Intoxication Assault Penalties

Intoxication assault is a felony DWI of the third degree, which can result in a fine up to $10,000 and 2 years to 10 years in the Texas Department of Criminal Justice, and a driver’s license suspension ranging from 180 days to 2 years. If you are convicted, you’ll be assessed an annual $1,000-$2,000 surcharge fee required every year for 3 years in order to retain your driver’s license. A felony conviction also disqualifies you from voting and possessing a firearm.

Probation and the Deadly Weapon

If you are granted probation, you will be required to serve a 30-day jail sentence. If your vehicle was driven in a way that made it a “deadly weapon,” then there is an additional penalty that prohibits good time credit in prison to be considered for early release until half of the sentence has been satisfied. This condition can also limit your ability to receive a probation.
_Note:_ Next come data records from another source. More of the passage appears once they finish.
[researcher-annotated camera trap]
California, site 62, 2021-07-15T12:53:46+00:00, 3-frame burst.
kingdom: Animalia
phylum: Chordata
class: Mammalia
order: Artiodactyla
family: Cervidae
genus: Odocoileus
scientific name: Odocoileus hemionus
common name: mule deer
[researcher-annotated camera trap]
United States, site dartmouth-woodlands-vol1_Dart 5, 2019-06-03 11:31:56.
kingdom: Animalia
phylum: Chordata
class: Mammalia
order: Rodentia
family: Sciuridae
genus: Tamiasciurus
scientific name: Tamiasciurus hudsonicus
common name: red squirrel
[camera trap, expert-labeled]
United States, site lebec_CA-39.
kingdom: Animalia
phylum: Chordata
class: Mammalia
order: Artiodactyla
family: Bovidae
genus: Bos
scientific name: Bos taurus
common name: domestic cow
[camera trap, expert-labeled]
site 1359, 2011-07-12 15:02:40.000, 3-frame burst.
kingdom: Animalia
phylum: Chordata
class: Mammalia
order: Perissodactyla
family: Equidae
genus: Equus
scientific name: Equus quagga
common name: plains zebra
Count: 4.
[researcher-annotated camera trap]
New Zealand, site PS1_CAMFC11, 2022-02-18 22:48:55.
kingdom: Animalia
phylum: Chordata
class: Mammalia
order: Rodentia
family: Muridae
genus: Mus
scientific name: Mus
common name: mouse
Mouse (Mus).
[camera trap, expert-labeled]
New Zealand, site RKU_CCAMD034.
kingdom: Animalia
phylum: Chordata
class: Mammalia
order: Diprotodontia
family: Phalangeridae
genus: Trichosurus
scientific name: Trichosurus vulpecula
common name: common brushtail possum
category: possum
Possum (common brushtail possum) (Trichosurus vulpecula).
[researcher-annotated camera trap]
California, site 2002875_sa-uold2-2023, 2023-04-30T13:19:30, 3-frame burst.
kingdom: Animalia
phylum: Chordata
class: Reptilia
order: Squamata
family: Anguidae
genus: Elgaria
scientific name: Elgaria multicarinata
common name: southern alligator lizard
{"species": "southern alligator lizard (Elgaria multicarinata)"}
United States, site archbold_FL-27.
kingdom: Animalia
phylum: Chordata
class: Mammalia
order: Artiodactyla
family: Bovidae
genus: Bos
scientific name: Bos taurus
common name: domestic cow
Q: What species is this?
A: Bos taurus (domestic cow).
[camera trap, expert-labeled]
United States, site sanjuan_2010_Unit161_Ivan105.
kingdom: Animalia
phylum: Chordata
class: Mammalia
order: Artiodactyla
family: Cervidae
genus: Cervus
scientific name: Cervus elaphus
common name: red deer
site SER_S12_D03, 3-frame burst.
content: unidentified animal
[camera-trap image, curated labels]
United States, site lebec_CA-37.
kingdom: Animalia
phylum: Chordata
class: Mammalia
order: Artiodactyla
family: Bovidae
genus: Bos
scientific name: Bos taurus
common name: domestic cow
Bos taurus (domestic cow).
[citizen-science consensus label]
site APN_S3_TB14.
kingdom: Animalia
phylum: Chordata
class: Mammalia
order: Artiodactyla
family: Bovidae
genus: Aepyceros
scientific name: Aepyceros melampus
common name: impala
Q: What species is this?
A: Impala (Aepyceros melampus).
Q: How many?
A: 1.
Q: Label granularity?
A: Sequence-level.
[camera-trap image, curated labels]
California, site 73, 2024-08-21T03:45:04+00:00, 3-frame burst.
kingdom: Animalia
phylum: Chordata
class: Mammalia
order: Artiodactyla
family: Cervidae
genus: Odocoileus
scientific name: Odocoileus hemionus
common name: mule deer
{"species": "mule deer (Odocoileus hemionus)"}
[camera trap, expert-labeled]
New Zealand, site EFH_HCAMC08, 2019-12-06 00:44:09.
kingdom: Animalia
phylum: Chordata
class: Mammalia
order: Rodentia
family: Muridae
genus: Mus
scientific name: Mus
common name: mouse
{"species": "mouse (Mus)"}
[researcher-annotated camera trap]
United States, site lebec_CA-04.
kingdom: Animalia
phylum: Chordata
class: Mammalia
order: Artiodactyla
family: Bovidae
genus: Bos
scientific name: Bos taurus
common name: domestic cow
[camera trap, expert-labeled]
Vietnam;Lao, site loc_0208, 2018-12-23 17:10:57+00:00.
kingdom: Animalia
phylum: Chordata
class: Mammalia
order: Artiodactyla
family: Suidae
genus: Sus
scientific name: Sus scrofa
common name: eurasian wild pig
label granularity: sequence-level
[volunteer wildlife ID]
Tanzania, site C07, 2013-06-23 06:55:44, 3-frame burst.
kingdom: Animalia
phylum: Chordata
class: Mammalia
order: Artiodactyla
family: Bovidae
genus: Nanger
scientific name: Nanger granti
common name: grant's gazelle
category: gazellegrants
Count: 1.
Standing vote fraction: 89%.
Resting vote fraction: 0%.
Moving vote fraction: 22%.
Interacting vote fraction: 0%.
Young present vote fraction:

Intoxication Assault and the Ignition Interlock Requirement

If you are convicted of intoxication assault, as a condition of bond, the court will require that you install a vehicle ignition interlock device on your car and you will not be allowed to operate a motor vehicle without one. This interlock device determines the presence of alcohol in your breath and if it detects a certain level of alcohol, the vehicle is temporarily disabled. In some circumstances, the court may also order you not operate a motor vehicle while your case is pending. The court will also order you to abstain from use of alcohol and any controlled substance without a prescription. The court may enforce this order by mandating random drug testing.